» TEXT EXCERPT:
---*---

The Scotia Sea (57°30′S 040°00′W / 57.5°S 40°W / -57.5; -40) is partly in the Southern Ocean and mostly in the South Atlantic Ocean.

Contents

Location and description

Habitually stormy and cold, the Scotia Sea is the area of water between Tierra del Fuego, South Georgia, South Sandwich Islands, South Orkney Islands and the Antarctic Peninsula, and bordered on the west by Drake Passage. These island groups all sit on top of the Scotia Ridge, which frames the Scotia Sea north, east, and south. The Scotia Sea covers an area of about 900,000 km². About half of the sea falls above the continental shelf.

The islands are rocky and partly covered in ice and snow the year round.

History

Named in about 1932 after the Scotia, the expedition ship used in these waters by the Scottish National Antarctic Expedition (1902-04) under William S. Bruce. The most famous traverse of this frigid sea was made in 1916 by Sir Ernest Shackleton and four others in the adapted lifeboat James Caird when they left Elephant Island and reached South Georgia two weeks later.

In Argentina, the Scotia Sea is considered part of the Argentine Sea (Spanish Mar Argentino), and many of the territories claimed by Argentina such as South Georgia and the Falkland Islands, lie within this region.

---*---

» THE TASKS:
1: Translate this sentence from the Scotia Sea text into Spanish: "The islands are rocky and partly covered in ice and snow the year round."
2: According to the Scotia Sea text, about how large an area does the sea cover?
3: Repeat the part of the Scotia Sea text between "The Scotia Sea (57°30′S" and "the year round.", inclusive.
Use only the Scotia Sea text to answer.

---*---

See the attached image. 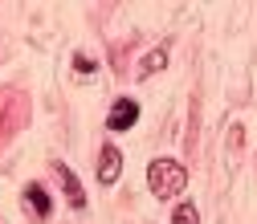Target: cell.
<instances>
[{"label": "cell", "mask_w": 257, "mask_h": 224, "mask_svg": "<svg viewBox=\"0 0 257 224\" xmlns=\"http://www.w3.org/2000/svg\"><path fill=\"white\" fill-rule=\"evenodd\" d=\"M147 187L155 200H176L188 187V171L176 163V159H151L147 163Z\"/></svg>", "instance_id": "6da1fadb"}, {"label": "cell", "mask_w": 257, "mask_h": 224, "mask_svg": "<svg viewBox=\"0 0 257 224\" xmlns=\"http://www.w3.org/2000/svg\"><path fill=\"white\" fill-rule=\"evenodd\" d=\"M135 122H139V102H135V98H118V102L110 106V114H106V126H110V131H131Z\"/></svg>", "instance_id": "7a4b0ae2"}, {"label": "cell", "mask_w": 257, "mask_h": 224, "mask_svg": "<svg viewBox=\"0 0 257 224\" xmlns=\"http://www.w3.org/2000/svg\"><path fill=\"white\" fill-rule=\"evenodd\" d=\"M118 171H122V151L106 143V147H102V159H98V183L110 187V183L118 179Z\"/></svg>", "instance_id": "3957f363"}, {"label": "cell", "mask_w": 257, "mask_h": 224, "mask_svg": "<svg viewBox=\"0 0 257 224\" xmlns=\"http://www.w3.org/2000/svg\"><path fill=\"white\" fill-rule=\"evenodd\" d=\"M25 208H33L37 220H49L53 204H49V196H45V187H41V183H29V187H25Z\"/></svg>", "instance_id": "277c9868"}, {"label": "cell", "mask_w": 257, "mask_h": 224, "mask_svg": "<svg viewBox=\"0 0 257 224\" xmlns=\"http://www.w3.org/2000/svg\"><path fill=\"white\" fill-rule=\"evenodd\" d=\"M57 171H61V183H66V196H70V204H74V208H86V191H82L78 175H74L66 163H57Z\"/></svg>", "instance_id": "5b68a950"}, {"label": "cell", "mask_w": 257, "mask_h": 224, "mask_svg": "<svg viewBox=\"0 0 257 224\" xmlns=\"http://www.w3.org/2000/svg\"><path fill=\"white\" fill-rule=\"evenodd\" d=\"M164 66H168V49L159 45V49H151V53L139 61V78H151L155 70H164Z\"/></svg>", "instance_id": "8992f818"}, {"label": "cell", "mask_w": 257, "mask_h": 224, "mask_svg": "<svg viewBox=\"0 0 257 224\" xmlns=\"http://www.w3.org/2000/svg\"><path fill=\"white\" fill-rule=\"evenodd\" d=\"M172 220H176V224H200V212H196V204H180V208L172 212Z\"/></svg>", "instance_id": "52a82bcc"}, {"label": "cell", "mask_w": 257, "mask_h": 224, "mask_svg": "<svg viewBox=\"0 0 257 224\" xmlns=\"http://www.w3.org/2000/svg\"><path fill=\"white\" fill-rule=\"evenodd\" d=\"M74 70H78V74H90V70H94V61H90V57H82V53H78V57H74Z\"/></svg>", "instance_id": "ba28073f"}]
</instances>
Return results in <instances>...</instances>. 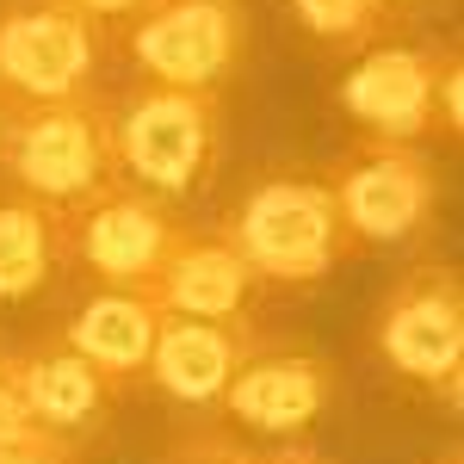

---*---

» SOLUTIONS PER TASK:
1: Las islas son rocosas y están parcialmente cubiertas de hielo y nieve durante todo el año.

2: About 900,000 km².

3:
The Scotia Sea (57°30′S 040°00′W / 57.5°S 40°W / -57.5; -40) is partly in the Southern Ocean and mostly in the South Atlantic Ocean.

Contents

Location and description

Habitually stormy and cold, the Scotia Sea is the area of water between Tierra del Fuego, South Georgia, South Sandwich Islands, South Orkney Islands and the Antarctic Peninsula, and bordered on the west by Drake Passage. These island groups all sit on top of the Scotia Ridge, which frames the Scotia Sea north, east, and south. The Scotia Sea covers an area of about 900,000 km². About half of the sea falls above the continental shelf.

The islands are rocky and partly covered in ice and snow the year round.